和泉は長い睫毛の奥から僕の表情を伺うようにして見上げると、「ごめん」と鈴の鳴るような声で呟いた。

 なんで謝るんだよ、と僕は言った。



 小さい頃は男女関係なく団体で色々な所を遊びまわったものだけど、僕たちが思春期を迎えるころにはそういうこともなくなって、同世代の女の子とこうやってどこかの町を探索するというのは正直僕にとって初めての経験だった。僕は土地感の全くない小宮市のショッピングモールを彼女に手を引かれるままに付き合わされて振り回された。

 店先にあるワンピースが可愛いといってはその店に入り試着をして、買うようなお金もないくせに年齢に合わないような化粧品やら宝石やらを見て回った。

 彼女は、本屋に置いてある中高生向けの女の子の雑誌を指さしながら僕に顔を向けてこう言った。

「ねぇねぇ、セイジって何月生まれ?」

「三月」

「三月、ってことは牡羊座?」

「違う、魚座」

「じゃあ、私の方が年上だね。わたし、六月生まれ」

 彼女はそう言って、その煌びやかな雑誌の表紙をぺらぺらと捲った。彼女の後ろからその内容を覗き見ると、「星座占いの館」と、ハートだとか星だとかが散らばったごちゃごちゃとしたページに女の子が好きそうな単語がばらばらと並んでいて、僕はうんざりとする。女の子はどうしてこうも、占いだとかなんとか判断だとか胡散くさいものが好きなのだろう。

 眉と眉の間に皺をよせて、熱心にそのページを見ている和泉の表情を盗み見る。和泉は、隣でうんざりとしている僕のことなど眼中にもないというようにして女の子の世界に浸っていた。



 十月も下旬近くになるともういい加減日が暮れるのも早くなる。十七時のチャイムが鳴る頃に下りの電車に乗り込んで、太陽と月が交差する直前に勅使河原駅の改札に出た。

 朝方よりも少しだけ膨れた鞄を抱えた彼女は、ビルに隠れた太陽に背を向けてこういった。

「今日はありがとう」

 楽しかったよ。と、鞄の間から顔を出した派手なぬいぐるみの頭をぐりぐりと撫でた。

 気に入ってくれてるらしい。和泉だったらきっと、大事にしてくれるのだろう。僕の妹の手に渡るであろうこのケバイ化粧の猫は、二、三日もすればすぐにジュースやお菓子のシミにまみれるのであろうが。

「どういたしまして。もう、そろそろ暗くなるから。気を付けて帰りなよ」

「大丈夫だよ。気をつけなきゃいけないのは、セイジの方」

 そうかもしれない。学校一の美少女とこんな風に親しくしている所を見られたら、夜道で後ろを襲われてもおかしくなんか全然ないんだ。

 でも僕は、何事もないように「大丈夫でしょ」と右手をひらひらと平つかせた。

「それだったら、和泉さんの方が相当危ないよ」

 ここでまた苦笑――笑えない冗談だ、と自分でも思う。

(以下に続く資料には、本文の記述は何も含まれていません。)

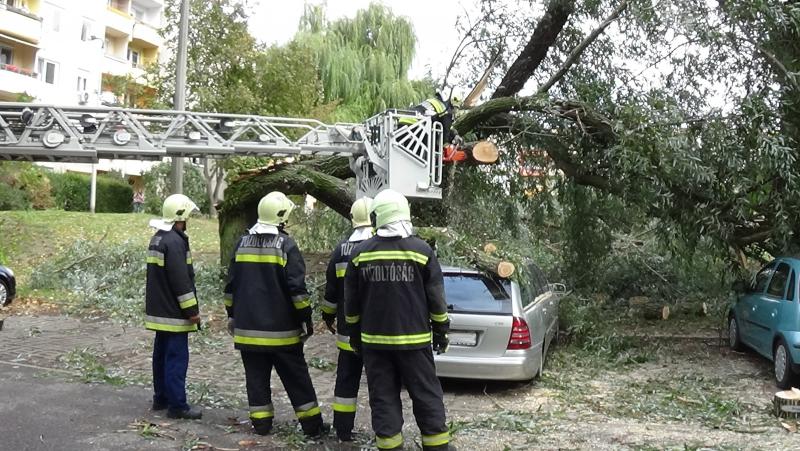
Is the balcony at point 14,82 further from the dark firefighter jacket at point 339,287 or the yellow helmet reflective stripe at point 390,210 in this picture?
the yellow helmet reflective stripe at point 390,210

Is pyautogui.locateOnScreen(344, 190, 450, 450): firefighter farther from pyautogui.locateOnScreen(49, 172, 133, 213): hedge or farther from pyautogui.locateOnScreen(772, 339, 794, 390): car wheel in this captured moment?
pyautogui.locateOnScreen(49, 172, 133, 213): hedge

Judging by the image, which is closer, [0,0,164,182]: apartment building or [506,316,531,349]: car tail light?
[506,316,531,349]: car tail light

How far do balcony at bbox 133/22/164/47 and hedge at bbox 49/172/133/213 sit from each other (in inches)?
448

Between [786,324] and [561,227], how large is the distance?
4.60 m

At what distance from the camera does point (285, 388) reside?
5344mm

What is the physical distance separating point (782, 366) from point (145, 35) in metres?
36.6

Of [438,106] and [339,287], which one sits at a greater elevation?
[438,106]

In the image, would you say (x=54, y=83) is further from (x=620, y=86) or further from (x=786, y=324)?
(x=786, y=324)

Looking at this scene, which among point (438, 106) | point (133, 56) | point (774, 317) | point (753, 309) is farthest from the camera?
point (133, 56)

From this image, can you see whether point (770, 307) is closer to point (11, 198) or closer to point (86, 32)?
point (11, 198)

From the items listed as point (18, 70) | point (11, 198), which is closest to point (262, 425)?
point (11, 198)

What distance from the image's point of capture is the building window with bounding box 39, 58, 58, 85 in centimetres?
3138

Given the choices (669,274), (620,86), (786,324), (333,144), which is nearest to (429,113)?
(333,144)

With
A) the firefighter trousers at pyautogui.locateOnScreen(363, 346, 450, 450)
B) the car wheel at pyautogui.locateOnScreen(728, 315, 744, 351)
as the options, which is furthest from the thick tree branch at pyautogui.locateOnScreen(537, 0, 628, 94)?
the firefighter trousers at pyautogui.locateOnScreen(363, 346, 450, 450)
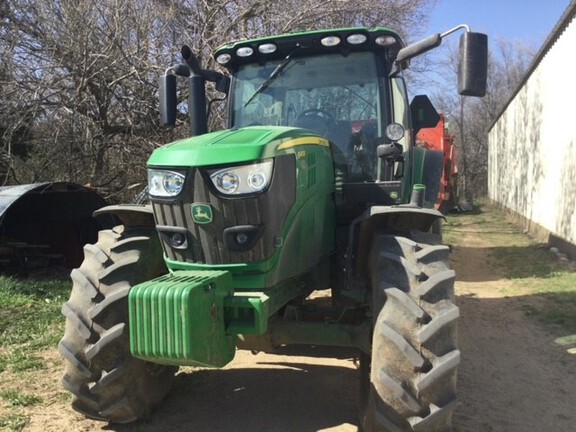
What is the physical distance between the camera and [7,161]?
9773 mm

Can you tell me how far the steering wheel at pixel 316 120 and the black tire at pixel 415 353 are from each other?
1.61m

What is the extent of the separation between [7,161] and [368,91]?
7.57 meters

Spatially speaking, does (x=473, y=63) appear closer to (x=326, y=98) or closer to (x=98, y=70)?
(x=326, y=98)

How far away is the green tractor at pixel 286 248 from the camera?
306 centimetres

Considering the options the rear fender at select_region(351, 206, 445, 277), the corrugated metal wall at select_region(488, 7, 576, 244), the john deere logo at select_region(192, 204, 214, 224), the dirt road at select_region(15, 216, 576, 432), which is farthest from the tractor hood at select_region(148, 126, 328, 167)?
the corrugated metal wall at select_region(488, 7, 576, 244)

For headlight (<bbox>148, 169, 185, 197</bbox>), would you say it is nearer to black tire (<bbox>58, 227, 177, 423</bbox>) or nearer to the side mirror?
black tire (<bbox>58, 227, 177, 423</bbox>)

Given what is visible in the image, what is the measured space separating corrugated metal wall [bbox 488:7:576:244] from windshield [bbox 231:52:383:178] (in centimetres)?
709

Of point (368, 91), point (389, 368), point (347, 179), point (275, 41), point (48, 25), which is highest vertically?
point (48, 25)

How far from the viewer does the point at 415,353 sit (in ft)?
9.96

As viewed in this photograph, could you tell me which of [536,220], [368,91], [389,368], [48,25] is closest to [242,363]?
[389,368]

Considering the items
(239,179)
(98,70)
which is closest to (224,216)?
(239,179)

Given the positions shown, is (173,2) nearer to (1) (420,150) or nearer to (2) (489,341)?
(1) (420,150)

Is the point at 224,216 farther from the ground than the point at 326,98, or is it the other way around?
the point at 326,98

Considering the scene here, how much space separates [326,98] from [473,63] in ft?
4.31
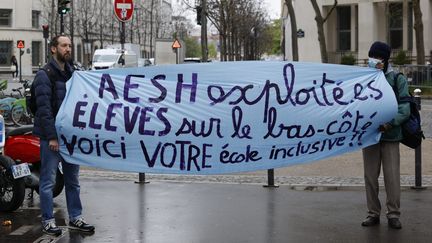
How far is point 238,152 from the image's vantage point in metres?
7.30

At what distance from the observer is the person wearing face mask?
7.25 m

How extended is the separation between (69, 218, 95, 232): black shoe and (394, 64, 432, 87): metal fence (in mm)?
28376

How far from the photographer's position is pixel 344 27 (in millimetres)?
55844

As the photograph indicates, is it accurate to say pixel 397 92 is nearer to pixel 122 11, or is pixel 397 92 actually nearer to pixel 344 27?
pixel 122 11

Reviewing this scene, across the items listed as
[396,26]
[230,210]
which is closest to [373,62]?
[230,210]

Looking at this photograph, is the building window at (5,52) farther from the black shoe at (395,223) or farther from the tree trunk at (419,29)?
the black shoe at (395,223)

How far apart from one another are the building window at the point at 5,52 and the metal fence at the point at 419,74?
175ft

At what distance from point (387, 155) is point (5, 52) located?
248 feet

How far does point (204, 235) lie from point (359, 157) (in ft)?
21.0

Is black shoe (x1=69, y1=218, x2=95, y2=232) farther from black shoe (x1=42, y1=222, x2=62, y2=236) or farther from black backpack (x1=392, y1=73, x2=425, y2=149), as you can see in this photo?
black backpack (x1=392, y1=73, x2=425, y2=149)

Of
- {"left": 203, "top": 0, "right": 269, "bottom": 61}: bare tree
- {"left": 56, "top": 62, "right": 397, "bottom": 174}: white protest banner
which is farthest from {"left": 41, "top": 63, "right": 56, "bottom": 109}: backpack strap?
{"left": 203, "top": 0, "right": 269, "bottom": 61}: bare tree

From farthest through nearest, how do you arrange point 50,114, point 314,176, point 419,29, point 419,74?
point 419,29
point 419,74
point 314,176
point 50,114

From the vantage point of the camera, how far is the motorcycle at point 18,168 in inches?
319

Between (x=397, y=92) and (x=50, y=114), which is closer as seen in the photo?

いや、あながち冗談でもないのかもしれないが。

 そうかもしれないね、と彼女はやんわりと笑った。

「気を付けて」

「うん」

 もう、分かれるだろうというその瞬間に、和泉は黒い瞳に悪戯な光を湛えたまま僕の目を覗き込んできた。

「あのね、セイジ」

 星の瞬きが浮かぶ彼女の瞳をじっと見て、僕は「なに」というように視線だけで返事を返す。すると彼女は、ふっと小さな子どものような笑いを浮かべると、内緒話をするようにして僕の耳元に口を寄せた。


――魚座と蟹座って、相性八十%以上なんだって。


 彼女が発したその言葉の意味を、僕自身が理解をするその前に。

 和泉紗枝は「ばいばい」と言ってブーツの踵をくるりと返し、スカートの裾をひらりと靡かせた。

 僕は、鞄の中から顔を出した猫のぬいぐるみと、風のような速さで去っていく彼女の長くて黒い髪を見つめながら、日曜日の、ゆるい空気の漂う駅の前で一人ぼんやりと佇んでいた。